## [Provided text]
Taylor v. United States

NEWMAN, Senior Judge,

dissenting:

Judge Walton assigns three reasons for his conclusion that the voice demonstration which he considered lacked the “minimal reliability” required for admissibility: (1) “... substantial variance between the quality of the voices recorded by Welch’s tape recorder and the proposed live voice exemplar which would have been presented by the defendant in the courtroom; (2) the inability to adequately duplicate the circumstances which existed during the commission of the crime; and (3) the ease with which the defendant could disguise or change his voice when submitting the proposed exemplar, and therefore deliberately mislead a jury, which lacks the expertise to detect such deception.” These “findings” are either basically truisms, erroneous or without adequate evidentiary support.

As his first reason, Judge Walton says we can’t replicate the scene and dynamics at which the crime scene tape was made. While this statement is true, it is basically a truism. It is always inherently difficult and indeed quite often impossible to replicate in the present, past real life occurrences. Such precision, while perhaps common in scientific laboratories, is virtually unheard of in the events which become the meat of the law of evidence. The proper test is (1) are there sufficient similarities to make the comparison probative, and (2) are the dissimilarities likely to distort the comparison to the extent that the evidence is not relevant? In this regal’d, can the dissimilarities be adjusted for and/or explained so that their effect on the comparison can be explained to and/or understood by the jury? American Nat’l Water-mattress Corp. v. Manville, 642 P.2d 1330, 1337-38 (Alaska 1982); see also Norfolk & W. By. v. Henderson, 132 Va. 297, 111 S.E. 277 (1922); Blevins v. Cushman Motors, 551 S.W.2d 602, 610 (Mo.1977) (“the degree of similarity or difference should be judged in the light of the fundamental principal that any fact should be admissible which logically tends to aid the trier in determination of the issue”) (citations omitted).

## [Exercise goal]
Please carry on the dissent in Taylor v. United States, picking it up right after its last sentence.

## [Provided data]

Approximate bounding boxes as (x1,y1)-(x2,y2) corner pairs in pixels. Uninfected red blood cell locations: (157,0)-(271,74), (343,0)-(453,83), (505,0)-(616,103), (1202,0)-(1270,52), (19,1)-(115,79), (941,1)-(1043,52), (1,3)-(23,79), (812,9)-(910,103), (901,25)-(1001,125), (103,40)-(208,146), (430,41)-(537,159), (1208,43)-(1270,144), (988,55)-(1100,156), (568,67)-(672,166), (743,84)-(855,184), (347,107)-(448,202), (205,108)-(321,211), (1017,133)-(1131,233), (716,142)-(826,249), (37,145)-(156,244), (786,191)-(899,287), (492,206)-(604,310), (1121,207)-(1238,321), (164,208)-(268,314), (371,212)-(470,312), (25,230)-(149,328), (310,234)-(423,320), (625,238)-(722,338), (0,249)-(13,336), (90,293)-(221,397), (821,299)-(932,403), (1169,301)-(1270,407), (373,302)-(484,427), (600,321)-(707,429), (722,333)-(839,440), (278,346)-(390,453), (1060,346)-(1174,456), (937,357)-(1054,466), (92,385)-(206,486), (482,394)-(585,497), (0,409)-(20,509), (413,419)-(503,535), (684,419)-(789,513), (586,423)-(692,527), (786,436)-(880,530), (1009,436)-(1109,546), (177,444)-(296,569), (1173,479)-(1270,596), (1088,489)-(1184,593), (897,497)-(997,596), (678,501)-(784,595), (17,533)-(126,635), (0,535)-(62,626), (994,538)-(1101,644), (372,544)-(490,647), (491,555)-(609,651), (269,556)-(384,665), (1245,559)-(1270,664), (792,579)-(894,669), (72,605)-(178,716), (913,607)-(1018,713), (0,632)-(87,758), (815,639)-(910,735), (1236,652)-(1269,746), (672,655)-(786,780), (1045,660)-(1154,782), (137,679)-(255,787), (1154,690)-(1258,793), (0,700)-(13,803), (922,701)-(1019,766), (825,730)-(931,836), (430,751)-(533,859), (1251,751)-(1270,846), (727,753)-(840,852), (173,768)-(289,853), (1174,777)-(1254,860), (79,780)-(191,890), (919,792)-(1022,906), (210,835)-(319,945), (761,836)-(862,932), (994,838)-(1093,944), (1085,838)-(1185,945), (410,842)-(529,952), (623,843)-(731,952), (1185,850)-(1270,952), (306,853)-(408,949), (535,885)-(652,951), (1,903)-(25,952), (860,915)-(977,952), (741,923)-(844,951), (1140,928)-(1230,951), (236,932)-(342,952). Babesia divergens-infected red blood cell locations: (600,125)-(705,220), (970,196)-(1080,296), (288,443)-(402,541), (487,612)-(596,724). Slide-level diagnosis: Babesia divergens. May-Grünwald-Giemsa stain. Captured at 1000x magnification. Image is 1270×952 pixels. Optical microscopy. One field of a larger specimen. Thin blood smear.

## [Task output]
I have no quarrel with the majority adopting the test concerning the admissibility of experimental evidence as articulated in Love v. State, 457 P.2d 622, 628 (Alaska 1969). This is particularly so since it was only after my circulating to the majority the original version of this dissent, citing the cases above cited, that the majority deigned to address the issue of the proper legal test to determine the admissibility of “experimental” demonstrative evidence. It does so now by citing Love, which is cited and relied on in American Nat’l Watermattress Corp. v. Manville, supra, my lead citation on this issue. Compare Washington Gas Light Co. v. Public Serv. Comm’n, 450 A.2d 1187, 1242 (D.C.1982) (per curiam) (Hams, J., concurring and dissenting) (“While I concur in the results reached on many of the issues in this appeal — and in fact authored, but for a number of selective changes, most of the portions of the per curiam opinion with which I do not disagree— ... ”). Having originally ignored the need to articulate the legal test and only when challenged deigning to do so, the majority proceeds to contend that, unlike the majority originally, Judge Walton was in fact aware of the proper test and properly applied it. A fair reading of the entirety of the record belies this contention.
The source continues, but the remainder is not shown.